==== Page extract

The M3 mosaics combine the advantages of both of the other approaches while at the same time avoiding the disadvantages: They provide satisfactory contrast of the nerve fibres in order to support reliable nerve segmentation and they do not contain ill-focused tissue regions. Such regions can only be avoided by continually controlling the focus, which cannot be adjusted manually while at the same time minimising the duration of examination21. The advantageous effects of small focus variations on the wide-field visualisation of the SNP are in general accordance with the conclusions drawn by Lagali et al.19.

The primary purpose of the present article is to provide a detailed description of the highly automated 3D-EG process and to evaluate its technical parameters. The results demonstrate the feasibility of the process and the qualitative advantages with regard to SNP visualisation, as compared to 2D-only mosaicking approaches. Further evaluation of the diagnostic utility of the 3D-EG process was not within the scope of the presented feasibility study, therefore no morphometric parameters were calculated in the mosaic images. However, two previously published results from larger studies have to be taken into account: the reported absence of significant quantitative differences between SNP morphometry measurements in sets of single CCM frames and in wide-field images12, and the reported benefits of systematic focus variations on the resulting wide-field images of the SNP19. Given these previous results, the diagnostic utility of the presented 3D-EG process can be assumed to be at least equal to other published CCM techniques.

A further limitation of the presented system is the complex setup with three connected PCs (see Fig. 3), which is not suitable in clinical practice. This setup originates from the distributed development of the software modules. For a potential future system intended to be used for wide-field CCM in a clinical environment, it is necessary to integrate all software modules into a single, dedicated PC system.

In the current implementation of the described process, the mosaicking step can only start after the entire image dataset has been recorded. The quality of the imaging process has to be estimated based on the rapidly changing live image (see Supplementary Videos S5 through S8), which requires a lot of expert knowledge and is prone to misjudgement. With a potential real-time mosaic image visualisation, the operator could directly assess the quality of the growing mosaic image. This could allow earlier termination and repetition of the examination and reduce overall examination time for the patient. Future development work will therefore be dedicated towards realising an online mosaicking process with tissue classification27,32 and a real-time control of the focus oscillation parameters. The purpose of this control scheme is to reduce the oscillation amplitude and continuously adjust the zero-position of the oscillation in order to reduce the examination duration further while at the same time reliably keeping the SNP layer inside the oscillation range (see Supplementary Video S9 for a simulated animation of online mosaicking with tissue classification).

As the presented process captures image data extending into the third dimension, reconstructing a volume representation of the acquired tissue region could provide valuable additional information, not only for imaging the SNP but also potentially for other tissues. This will also be an interesting topic for future research work.

In conclusion: We proposed a novel concept for automated wide-field CCM imaging of the SNP and provided results of the first feasibility study. Using an externally mounted, piezo-driven focus control unit, we realised a fast 3D imaging process that facilitates the reliable acquisition of the SNP and adjacent tissue layers. A tissue classification algorithm filters the CCM datasets, keeping only images of the SNP layer. The direct comparison of mosaic images composed of these SNP-filtered 3D datasets against mosaic images montaged from a 2D plane clearly reveals the advantages of the proposed concept over 2D-only mosaicking approaches.

========

* Work item: According to the passage on the 3D-EG imaging process, how many connected PCs make up the presented system's setup?

==== Information given

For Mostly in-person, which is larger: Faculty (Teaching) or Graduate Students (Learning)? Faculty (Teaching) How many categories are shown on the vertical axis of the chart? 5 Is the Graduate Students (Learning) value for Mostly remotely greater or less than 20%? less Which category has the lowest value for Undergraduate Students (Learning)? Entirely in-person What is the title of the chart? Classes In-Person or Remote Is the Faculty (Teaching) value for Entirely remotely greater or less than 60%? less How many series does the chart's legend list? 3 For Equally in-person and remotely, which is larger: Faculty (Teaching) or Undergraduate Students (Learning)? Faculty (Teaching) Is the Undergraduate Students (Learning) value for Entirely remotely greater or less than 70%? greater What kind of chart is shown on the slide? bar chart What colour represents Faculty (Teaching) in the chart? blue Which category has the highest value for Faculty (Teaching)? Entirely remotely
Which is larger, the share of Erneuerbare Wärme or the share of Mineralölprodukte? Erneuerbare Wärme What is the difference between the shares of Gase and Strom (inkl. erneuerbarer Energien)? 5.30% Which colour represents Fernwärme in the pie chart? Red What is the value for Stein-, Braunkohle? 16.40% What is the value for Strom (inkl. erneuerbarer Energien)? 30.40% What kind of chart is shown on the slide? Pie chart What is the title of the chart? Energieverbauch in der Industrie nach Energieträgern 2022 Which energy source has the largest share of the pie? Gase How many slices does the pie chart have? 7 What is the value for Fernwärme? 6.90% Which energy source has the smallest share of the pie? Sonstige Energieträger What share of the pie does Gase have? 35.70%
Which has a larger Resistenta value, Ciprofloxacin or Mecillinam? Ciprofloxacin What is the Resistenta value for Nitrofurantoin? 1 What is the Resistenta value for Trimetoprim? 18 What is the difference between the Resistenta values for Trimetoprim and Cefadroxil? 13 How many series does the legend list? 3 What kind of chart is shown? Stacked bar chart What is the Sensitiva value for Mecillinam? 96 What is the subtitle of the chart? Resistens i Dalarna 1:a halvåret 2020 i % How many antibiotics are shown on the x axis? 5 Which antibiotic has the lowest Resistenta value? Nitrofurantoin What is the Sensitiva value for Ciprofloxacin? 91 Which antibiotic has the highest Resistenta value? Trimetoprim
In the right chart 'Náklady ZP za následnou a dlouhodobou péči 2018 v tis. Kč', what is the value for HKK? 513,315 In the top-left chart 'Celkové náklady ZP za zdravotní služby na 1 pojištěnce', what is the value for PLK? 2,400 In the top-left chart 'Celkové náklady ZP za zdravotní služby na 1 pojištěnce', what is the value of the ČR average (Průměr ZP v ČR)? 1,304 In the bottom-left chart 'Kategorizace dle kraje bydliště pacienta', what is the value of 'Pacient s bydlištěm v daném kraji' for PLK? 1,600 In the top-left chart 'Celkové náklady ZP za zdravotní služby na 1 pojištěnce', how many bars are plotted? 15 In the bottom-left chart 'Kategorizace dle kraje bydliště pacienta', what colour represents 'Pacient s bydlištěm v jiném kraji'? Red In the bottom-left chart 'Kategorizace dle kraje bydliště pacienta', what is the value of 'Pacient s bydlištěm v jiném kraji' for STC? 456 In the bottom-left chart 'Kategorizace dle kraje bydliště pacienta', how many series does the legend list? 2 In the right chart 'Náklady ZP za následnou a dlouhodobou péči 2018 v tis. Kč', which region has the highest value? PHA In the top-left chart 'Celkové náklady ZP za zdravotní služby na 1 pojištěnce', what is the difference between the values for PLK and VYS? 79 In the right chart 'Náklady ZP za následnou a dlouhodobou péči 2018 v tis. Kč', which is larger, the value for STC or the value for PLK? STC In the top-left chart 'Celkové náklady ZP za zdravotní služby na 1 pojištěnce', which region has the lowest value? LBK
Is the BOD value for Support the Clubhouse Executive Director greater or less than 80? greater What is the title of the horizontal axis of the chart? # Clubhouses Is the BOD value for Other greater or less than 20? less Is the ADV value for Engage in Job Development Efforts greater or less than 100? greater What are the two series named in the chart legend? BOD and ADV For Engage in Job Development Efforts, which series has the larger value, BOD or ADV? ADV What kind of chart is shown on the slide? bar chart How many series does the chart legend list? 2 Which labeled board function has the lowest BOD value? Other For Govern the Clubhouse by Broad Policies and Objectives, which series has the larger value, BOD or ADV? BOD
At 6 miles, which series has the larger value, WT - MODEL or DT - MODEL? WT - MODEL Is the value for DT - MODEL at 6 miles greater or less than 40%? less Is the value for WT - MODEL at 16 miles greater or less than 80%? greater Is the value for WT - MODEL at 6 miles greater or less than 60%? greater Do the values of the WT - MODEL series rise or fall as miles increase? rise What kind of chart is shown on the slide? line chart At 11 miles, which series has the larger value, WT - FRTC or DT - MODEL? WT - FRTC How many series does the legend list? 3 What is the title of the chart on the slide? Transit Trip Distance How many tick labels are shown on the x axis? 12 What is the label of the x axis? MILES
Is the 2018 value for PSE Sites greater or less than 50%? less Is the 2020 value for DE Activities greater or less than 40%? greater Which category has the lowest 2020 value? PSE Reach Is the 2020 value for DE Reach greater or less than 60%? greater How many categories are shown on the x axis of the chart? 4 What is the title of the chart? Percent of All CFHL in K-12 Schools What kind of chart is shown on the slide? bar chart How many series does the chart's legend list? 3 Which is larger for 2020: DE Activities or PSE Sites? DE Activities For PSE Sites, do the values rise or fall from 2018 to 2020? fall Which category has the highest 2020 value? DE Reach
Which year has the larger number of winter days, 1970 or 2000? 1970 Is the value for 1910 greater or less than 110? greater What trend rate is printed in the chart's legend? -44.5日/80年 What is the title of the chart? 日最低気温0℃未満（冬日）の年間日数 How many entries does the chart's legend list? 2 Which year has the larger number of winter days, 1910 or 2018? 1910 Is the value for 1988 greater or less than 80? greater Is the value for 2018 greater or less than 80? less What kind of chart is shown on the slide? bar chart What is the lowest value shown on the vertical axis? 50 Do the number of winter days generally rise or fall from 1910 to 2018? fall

========

* Solution: Three.